Really, in all my life, I’ve never seen so many offers of Life Transforming promises to the world since the beginning of Social Media. All these Dudes at the Bar are now sitting at home in front of the computer, wearing only Jockey Shorts and a stained T-Shirt, telling anybody who will listen how to get your life together.
And the problem is, we fall for the trick. Dude at the Bar is now an internet Guru. How do I know he’s a Guru? Well, he told me he is, that’s how it works these days, you have to tell the world that you’re an expert Guru and that makes it so.
If we met half of these people in the street I think we’d see the cracks in their facade. The internet, the shiny thing, can make all things glow like gold.
Yet, so long as the messages that they send us are seen in tiny shiny boxes on social media we are in danger of quickly believing everything they say — and handing over our hard earned cash.
The brain is a fantastic piece of kit.
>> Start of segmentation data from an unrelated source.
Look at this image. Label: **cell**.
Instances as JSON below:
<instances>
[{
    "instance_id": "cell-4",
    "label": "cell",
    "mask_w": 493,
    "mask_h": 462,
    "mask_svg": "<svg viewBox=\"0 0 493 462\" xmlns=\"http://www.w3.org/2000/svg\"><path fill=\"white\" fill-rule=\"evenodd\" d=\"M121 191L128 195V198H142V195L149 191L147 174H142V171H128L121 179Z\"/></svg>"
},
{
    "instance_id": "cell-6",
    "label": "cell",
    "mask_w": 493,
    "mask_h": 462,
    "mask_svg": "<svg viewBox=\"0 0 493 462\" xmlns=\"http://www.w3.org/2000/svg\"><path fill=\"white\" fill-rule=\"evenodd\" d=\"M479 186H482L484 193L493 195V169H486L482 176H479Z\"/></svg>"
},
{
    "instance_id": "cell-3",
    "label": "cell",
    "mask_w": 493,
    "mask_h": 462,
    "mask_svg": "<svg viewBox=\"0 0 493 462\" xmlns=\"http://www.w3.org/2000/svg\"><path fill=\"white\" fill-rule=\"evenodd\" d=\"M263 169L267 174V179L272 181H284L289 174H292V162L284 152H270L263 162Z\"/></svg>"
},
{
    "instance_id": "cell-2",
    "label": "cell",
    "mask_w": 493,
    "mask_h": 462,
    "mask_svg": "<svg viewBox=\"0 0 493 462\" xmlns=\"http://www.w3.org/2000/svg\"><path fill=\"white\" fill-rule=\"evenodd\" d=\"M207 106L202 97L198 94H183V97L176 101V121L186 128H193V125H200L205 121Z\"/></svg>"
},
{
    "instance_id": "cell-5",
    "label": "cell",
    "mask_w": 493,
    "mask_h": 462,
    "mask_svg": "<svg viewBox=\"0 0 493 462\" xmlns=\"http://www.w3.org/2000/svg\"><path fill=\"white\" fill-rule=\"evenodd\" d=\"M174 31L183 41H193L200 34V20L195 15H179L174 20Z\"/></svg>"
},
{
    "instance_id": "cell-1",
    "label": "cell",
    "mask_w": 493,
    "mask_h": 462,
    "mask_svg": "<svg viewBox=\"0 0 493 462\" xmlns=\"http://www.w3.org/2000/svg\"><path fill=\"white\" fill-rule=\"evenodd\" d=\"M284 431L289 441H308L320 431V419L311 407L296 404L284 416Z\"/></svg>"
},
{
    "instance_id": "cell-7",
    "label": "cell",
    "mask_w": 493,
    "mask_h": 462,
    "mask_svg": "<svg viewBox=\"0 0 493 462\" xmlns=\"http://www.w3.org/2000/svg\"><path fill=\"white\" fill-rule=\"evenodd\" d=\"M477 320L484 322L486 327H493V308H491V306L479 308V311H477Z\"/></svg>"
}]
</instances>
We can use it to enhance life and enjoy our existence here on the planet. The problem is that other people can influence it, confuse it, plant doubts that cause us to think deeply about what they say and forget what we feel or believe is best for ourselves.
Social Media is the travelling salesmen of the planet. Always a smile on his face and always has an offer that is unbelievably cheap or one-time only. An expert in catching your attention and drawing you into the beliefs and ideas of his world.
As the captain in Hill Street Blues used to say, “Let’s be careful out there!” and remind ourselves that we didn’t invite the time waster into our homes and lives. The armour of self-discipline and discriminating between knowledge and trivia will help us to protect the preciousness of individualism and personal choice.